In a recent report commissioned by Akonadi and the Kenneth Rainin Foundation titled Mapping Small Arts and Culture Organizations of Color in Oakland, we attempted to map the wide breath of cultural organizations based in Oakland. The report captured 138 unique organizations. The report sought to catalogue the existing organizations and understand the specificity of how these organizations sustain cultural work in our communities. In order to capture organizations that were not part of the initial study, we are asking for organizations of with budget sizes of $250,000 and under that are led by and serving communities of color in Oakland to add themselves to the list. We hope that this study will make visible the tremendous contribution these artists and organizations make in Oakland and across the Bay Area.
What motivates you personally to do this work?
I believe deeply in the power of cultural work to provoke new ways of thinking, provide solace, and bring communities together. At a young age, I was drawn to my nana’s kitchen table where she would sing old Mexican songs with her friends and my aunties. Those moments always felt so special. It’s when the most joy was felt and when the most stories were shared. Learning the songs allowed me to know Spanish better, giving me back something my American upbringing had started to erode.

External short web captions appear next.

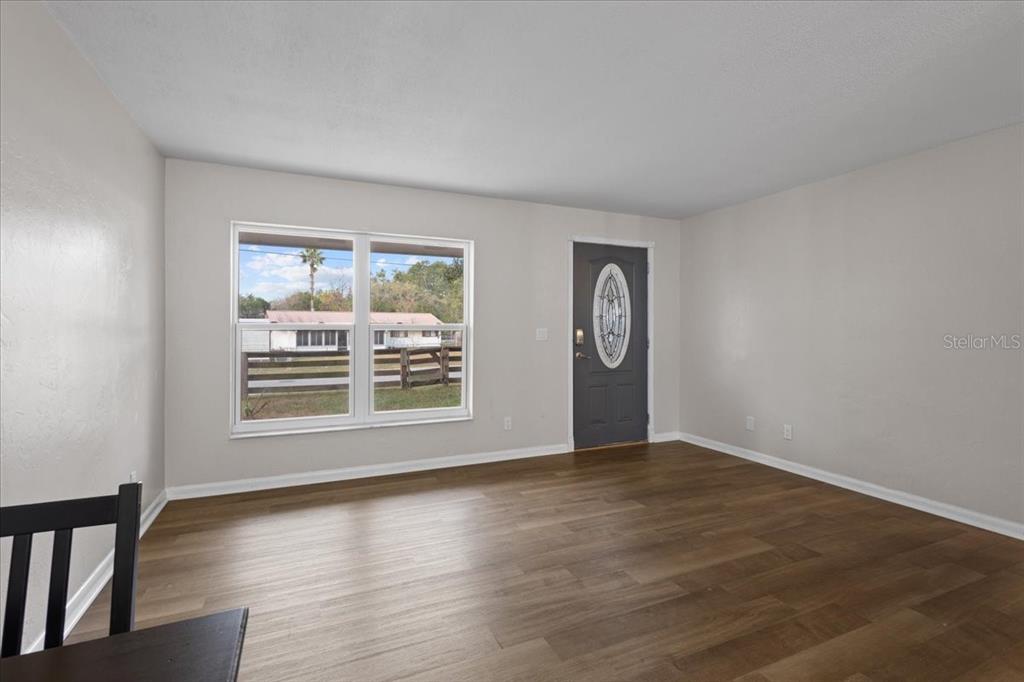 1315 Southwest 252nd Street Newberry, FL 32669 - Photo 7 of 29 a view of an empty room with a window and wooden floor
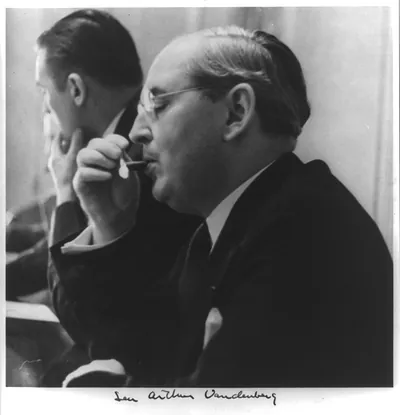 [Arthur Hendrick Vandenberg, 1884-1951, head and shoulders, lighting cigar, left profile]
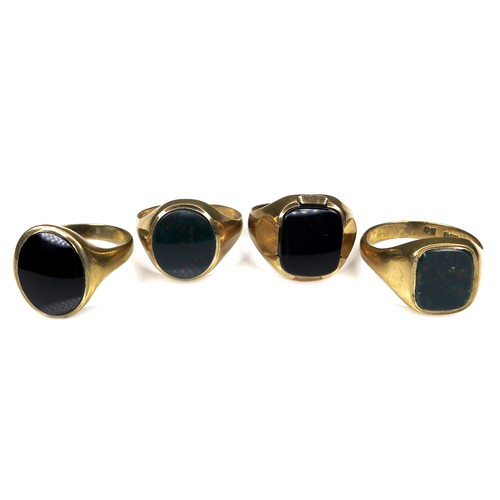 343 - A group of four 9ct gold signet rings, two set with bloodstone and two set with black onyx, 14 to 17... 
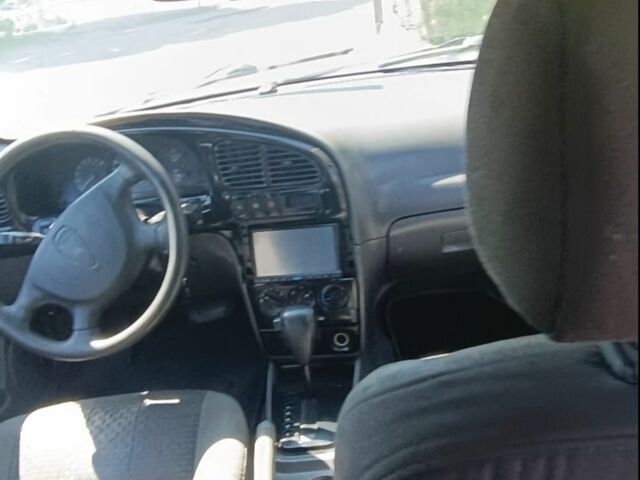 Синій Кіа Шума, об'ємом двигуна 1.6 л та пробігом 300 тис. км за 1200 $, фото 4 на Automoto.ua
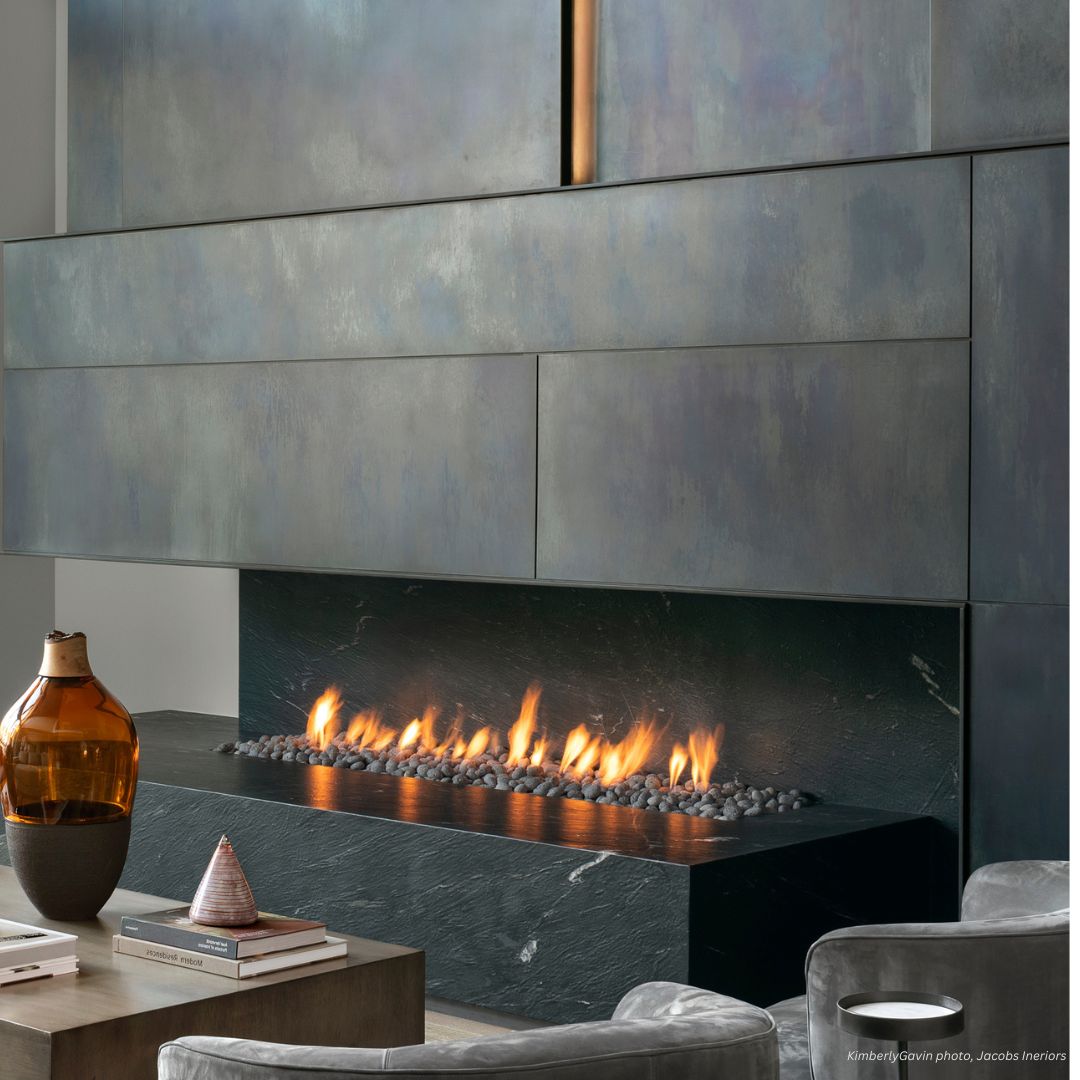 A modern living room featuring a fireplace and mantel from Portfolio_Raw Urth Designs set in dark stone, with minimalist gray cabinetry above and contemporary furniture accented by a glass vase and decor on the coffee table.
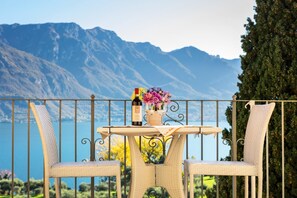 A balcony with wicker chairs, a table with a bottle and glasses, and a view of mountains and a lake. - Ca Maria Acero by Wonderful Italy (Bellagio)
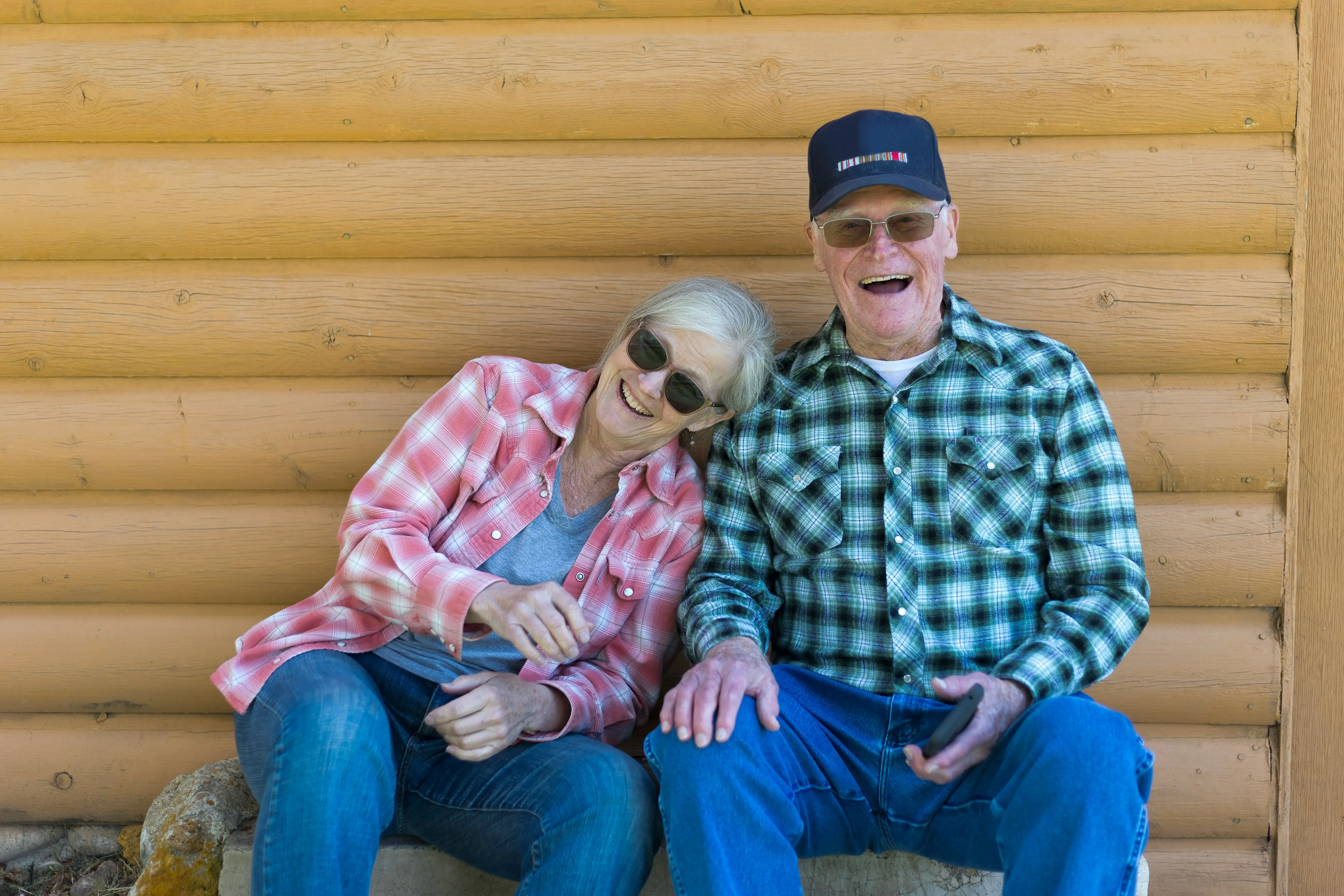 Smiling elderly couple wearing sunglasses and plaid shirts sitting against a wooden log wall.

Throughout my life, arts and cultural work has been central to my understanding of who I am: in middle school when I took theater classes at Plaza de la Raza, an arts center in East Los Angeles, or in my teens and twenties when I was submerged in the local music and theater scenes on the Eastside of L.A., I loved it all. I’m here today because of it.
Prior to coming to the Akonadi Foundation, I worked at a small art space in Oakland called Studio Grand, where I learned first-hand the sacrifices and ingenuity it takes to run a cultural space in Oakland. It was hard. But through all of the challenges, I knew it was important to reserve a space for performance, art, and cultural work, especially for communities of color in Oakland.
I have a deep affection and concern for the people who work to create and maintain cultural space that feeds the spirits of Oakland’s communities. I’m motivated by being part of the solution, by helping local public and private leaders work together to make sure that Oakland and the Bay Area can be a place for everyone. The displacement of vulnerable communities cannot be seen as a necessary outcome of changes in the Bay Area.
Ultimately, I’m motivated by the creativity that emerges from our communities of color. It sheds light on both the precariousness of their position today and the preciousness of their continued presence in Oakland.